Earlier this year, the Coalition Government announced that it intended to cut council expenditure by 28% over the next 4 years and that the first-year cut would be the biggest.
So, when Eric Pickles announced that the average cut for each council for 2011/12 was just 4.4%, we knew that couldn’t be true. Now, we know the statement was a complete travesty. Detailed analysis shows that next year’s national cut is 12.1%.
Sheffield fares even worse. It gets a grant cut next year of 14.5%, followed by a further 6.5% in 2012/13 – a 20% cut over the next 2 years. Doncaster does even worse.
And, it isn’t just all of South Yorkshire’s councils that are facing massive cuts.
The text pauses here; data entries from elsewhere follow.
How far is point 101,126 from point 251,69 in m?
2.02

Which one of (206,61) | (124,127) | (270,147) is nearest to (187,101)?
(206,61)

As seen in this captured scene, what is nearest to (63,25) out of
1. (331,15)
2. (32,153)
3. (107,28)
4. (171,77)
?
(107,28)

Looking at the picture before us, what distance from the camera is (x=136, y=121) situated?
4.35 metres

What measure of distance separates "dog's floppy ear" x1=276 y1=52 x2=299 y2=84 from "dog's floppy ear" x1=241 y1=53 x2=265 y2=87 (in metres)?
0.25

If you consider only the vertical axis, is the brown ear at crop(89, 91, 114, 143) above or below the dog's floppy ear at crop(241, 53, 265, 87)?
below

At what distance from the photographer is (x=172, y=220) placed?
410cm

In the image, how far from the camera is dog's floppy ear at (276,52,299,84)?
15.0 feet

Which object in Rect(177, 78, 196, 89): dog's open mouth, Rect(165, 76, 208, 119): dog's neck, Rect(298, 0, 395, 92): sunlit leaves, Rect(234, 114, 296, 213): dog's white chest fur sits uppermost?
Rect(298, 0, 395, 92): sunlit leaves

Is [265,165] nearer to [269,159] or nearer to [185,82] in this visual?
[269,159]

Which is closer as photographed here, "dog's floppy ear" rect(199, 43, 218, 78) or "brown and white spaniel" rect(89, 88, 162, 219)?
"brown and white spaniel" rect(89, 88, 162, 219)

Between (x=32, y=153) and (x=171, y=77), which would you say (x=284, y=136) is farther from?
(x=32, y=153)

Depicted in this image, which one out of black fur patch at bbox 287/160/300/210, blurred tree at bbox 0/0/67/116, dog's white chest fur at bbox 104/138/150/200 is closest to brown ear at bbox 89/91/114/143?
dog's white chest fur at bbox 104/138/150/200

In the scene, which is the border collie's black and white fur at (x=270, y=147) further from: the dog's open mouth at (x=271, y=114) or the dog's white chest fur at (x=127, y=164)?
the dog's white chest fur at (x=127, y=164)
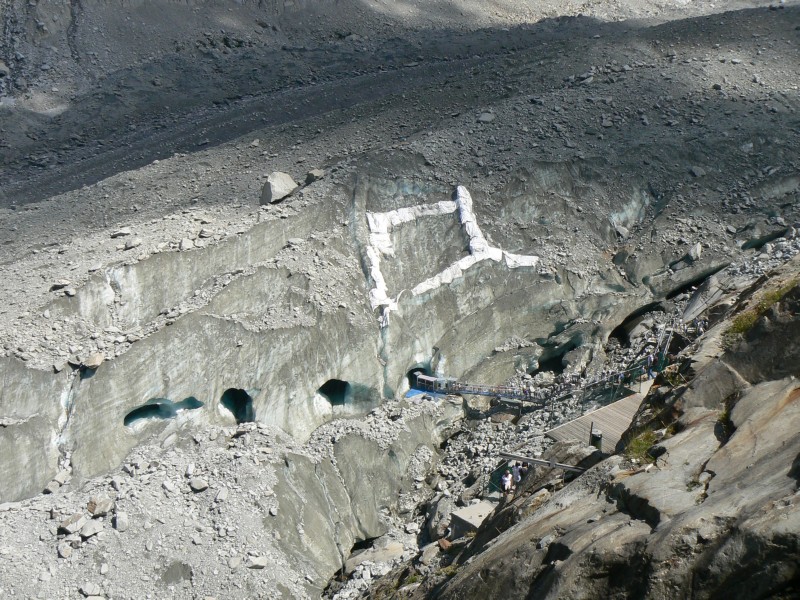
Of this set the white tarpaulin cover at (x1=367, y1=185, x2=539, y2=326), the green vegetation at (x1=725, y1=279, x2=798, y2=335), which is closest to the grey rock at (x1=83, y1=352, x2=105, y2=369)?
the white tarpaulin cover at (x1=367, y1=185, x2=539, y2=326)

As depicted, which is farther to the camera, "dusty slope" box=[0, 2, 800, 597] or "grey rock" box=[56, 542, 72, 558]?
"dusty slope" box=[0, 2, 800, 597]

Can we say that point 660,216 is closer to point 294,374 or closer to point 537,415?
point 537,415

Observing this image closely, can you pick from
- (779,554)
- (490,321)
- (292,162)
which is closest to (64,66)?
(292,162)

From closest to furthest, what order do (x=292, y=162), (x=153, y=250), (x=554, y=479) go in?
1. (x=554, y=479)
2. (x=153, y=250)
3. (x=292, y=162)

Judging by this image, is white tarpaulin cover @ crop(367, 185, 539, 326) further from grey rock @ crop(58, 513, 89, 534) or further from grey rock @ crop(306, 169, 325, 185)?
grey rock @ crop(58, 513, 89, 534)

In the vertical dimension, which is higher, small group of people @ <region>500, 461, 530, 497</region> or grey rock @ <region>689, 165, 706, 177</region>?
grey rock @ <region>689, 165, 706, 177</region>

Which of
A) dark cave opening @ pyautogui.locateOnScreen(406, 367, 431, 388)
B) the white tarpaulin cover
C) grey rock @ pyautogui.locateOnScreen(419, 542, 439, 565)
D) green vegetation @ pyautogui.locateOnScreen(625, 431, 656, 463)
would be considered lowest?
grey rock @ pyautogui.locateOnScreen(419, 542, 439, 565)

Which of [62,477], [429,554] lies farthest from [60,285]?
[429,554]
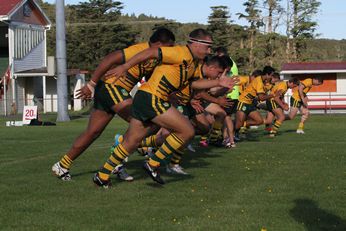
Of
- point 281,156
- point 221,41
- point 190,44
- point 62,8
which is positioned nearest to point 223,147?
point 281,156

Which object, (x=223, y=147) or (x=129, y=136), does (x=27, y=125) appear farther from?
(x=129, y=136)

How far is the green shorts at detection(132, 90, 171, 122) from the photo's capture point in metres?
8.36

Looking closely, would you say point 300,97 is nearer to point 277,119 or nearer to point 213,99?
point 277,119

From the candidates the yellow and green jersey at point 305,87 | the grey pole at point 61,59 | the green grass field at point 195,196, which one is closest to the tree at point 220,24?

South Yorkshire Police gets a 7.5% cut next year and a further 8.7% the following year. And South Yorkshire Fire Service gets a near 10% cut next year.
Eric Pickles then compounded his misrepresentation by insulting our intelligence.
First, he told us that councils could manage these cuts by sharing chief executives and buying a different brand of paper clip. Just ask yourself this – if you got a 20% cut in wages, could your household budget deal with this just by cutting the children’s pocket money and buying a different brand of baked beans? Of course, you couldn’t. The suggestion was ridiculous.
Secondly, he told us that the settlement was ‘fair and progressive’, when it is exactly the opposite. There is a huge transfer of government grant from North to South – betraying Nick Clegg’s pledge that he would not let spending cuts unfairly impact on the north - from poor to wealthy areas, and from urban to rural areas. Sheffield is hit with a 20% cut and Dorset gets an increase.
Thirdly, Pickles suggested that councils should make ‘filling potholes a priority’ – well, we all know about that debate in Sheffield – when he has cut the capital funding allocations for highway maintenance by 19%, some £164m a year.
Eric Pickles has obviously learned from his alter ego Humpty Dumpty – ‘words mean what I want them to mean’. This settlement is unfair and regressive. It is very bad news for our local communities and services.